The National Academy of Sciences, Engineering, and Medicine released a comprehensive report today acknowledging that “conclusive or substantial evidence” exists for marijuana as a medicine; especially in treating chronic pain. The report sharply criticized longstanding federal regulatory barriers to cannabis research, and denounced “the classification of cannabis as a Schedule I substance” under federal law.
“The National Academy of Science’s conclusions that marijuana possesses established therapeutic utility for certain patients and that it possesses an acceptable safety profile when compared to those of other medications or recreational intoxicants are not surprising”, says Paul Armentano, Deputy Director of the National Organization for the Reform of Marijuana Laws (NORML). “This evidence has been available for some time, yet for decades marijuana policy in this country has largely been driven by rhetoric and emotion, not science and evidence.”

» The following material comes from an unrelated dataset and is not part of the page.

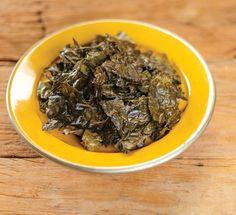 Chips de couve assada   Receita Panelinha: Você gosta de alga nori? Então vai gamar nestes chips! As folhas de couve rasgadas, e assadas com cubos de manteiga, ficam ultra-crocantes. Sabor e textura em uma única adição.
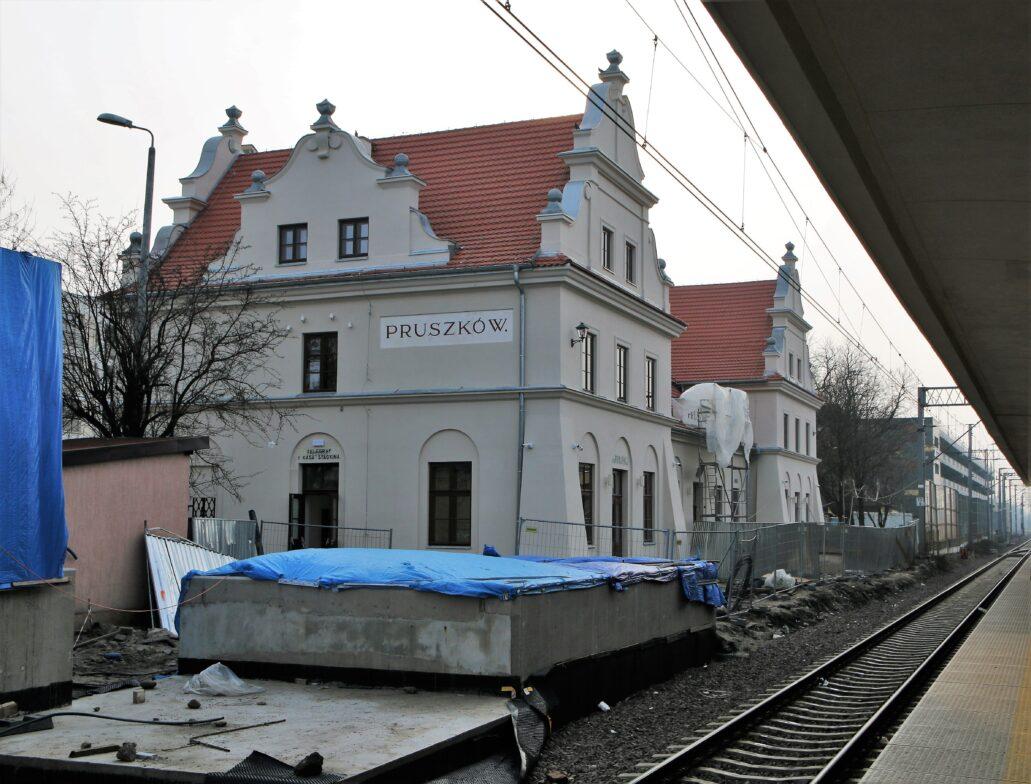 Pruszków. Dworzec kolejowy w trackie prac remontowych. Fot. Jerzy S. Majewski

Armentano continues; “A search on PubMed, the repository for all peer-reviewed scientific papers, using the term ‘marijuana’ yields over 24,000 scientific papers referencing the plant or its biologically active constituents — a far greater body of literature than exists for commonly consumed conventional drugs like Tylenol, ibuprofen, or hydrocodone. Further, unlike modern pharmaceuticals, cannabis possesses an extensive history of human use dating back thousands of years, thus providing society with ample empirical evidence as to its relative safety and efficacy.”
The report marks the first time since 1999 that the National Academy of Sciences has addressed issues surrounding cannabis and health. Authors reviewed over 10,000 scientific abstracts in their preparation of the new report.